DATA EXTRACT:
============

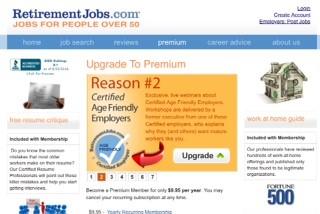 retirementjobs-com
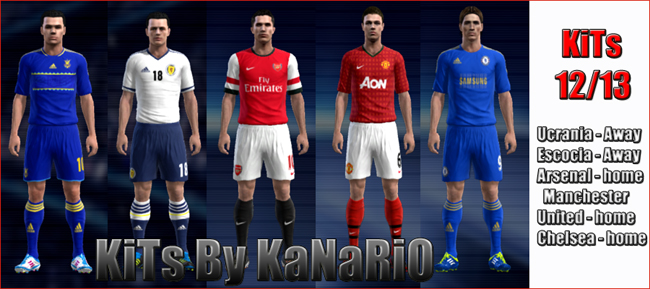 Kits pack 12/13 por KaNaRiO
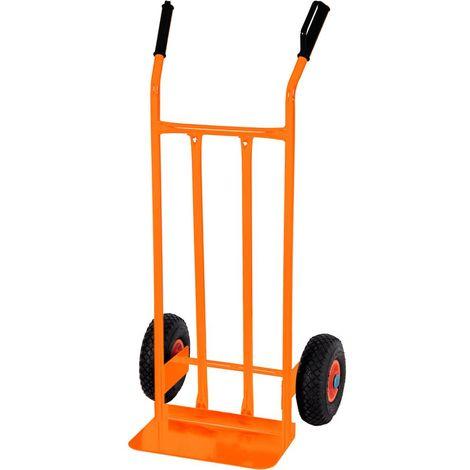 Carrello portapacchi bravetta in acciaio con ruote pneumatiche portata 200kg Brixo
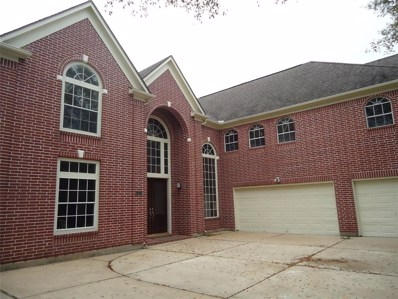 1819 Waterside, Missouri City, TX 77459 - MLS#: 424724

============

THE PROBLEM: Please transcribe exactly the lines from the one containing "Kits pack 12/13 por KaNaRiO" through the final line of the data, including both, and nothing else. Pictures are to be left out.

THE COMPLETED TASK:
 Kits pack 12/13 por KaNaRiO
 Carrello portapacchi bravetta in acciaio con ruote pneumatiche portata 200kg Brixo
 1819 Waterside, Missouri City, TX 77459 - MLS#: 424724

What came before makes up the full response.